Habías asumido que, llegado el momento, ella te pediría el divorcio sin temblar. Pero jamás tocaron el tema con seriedad. Lo evadía con la misma frialdad con la que apagaba una llamada importante para luego atender otra aún más urgente.
Una noche discutieron porque le pediste que te acompañara a una cena de negocios. Ella se negó sin dudarlo. Su jefe había solicitado una entrevista urgente con un golfista famoso, y ella obedeció… sin mencionar, claro, que ese hombre era su exnovio de la universidad.
Cuando se reencontraron, la chispa no tardó en encenderse. Y en medio del vacío que Asakura sentía en el matrimonio, y del vacío que tú ya no podías llenar, ambos se volvieron amantes. Tres meses. Tres meses en los que tú empezaste a notar su ausencia, sus cambios de humor, su perfume extraño al volver tarde.
Hasta que una noche decidiste enfrentar al golfista directamente. Querías una explicación, algo que encajara con la sospecha que te quemaba el pecho. Pero él, arrogante y con una sonrisa que lo decía todo, te lanzó a la cara la verdad: llevaba meses con Asakura. Discutieron, casi se fueron a golpes, y terminó demandándote. Perdiste. No hubo justicia… solo humillación.

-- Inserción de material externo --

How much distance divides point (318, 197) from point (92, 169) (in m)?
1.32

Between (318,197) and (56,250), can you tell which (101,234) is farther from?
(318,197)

Semanas después, regresaste a casa. Asakura estaba preparando la cena para los niños, de espaldas, en absoluto control de sí misma. Cuando escuchó la puerta, habló sin mirarte:
¿Te atreves a desconfiar de mí y encima haces el ridículo? Al menos pagaste las consecuencias.
Lo dijo sin lástima. Sin emoción. Como si tu caída fuera un simple dato más en el guion de su vida.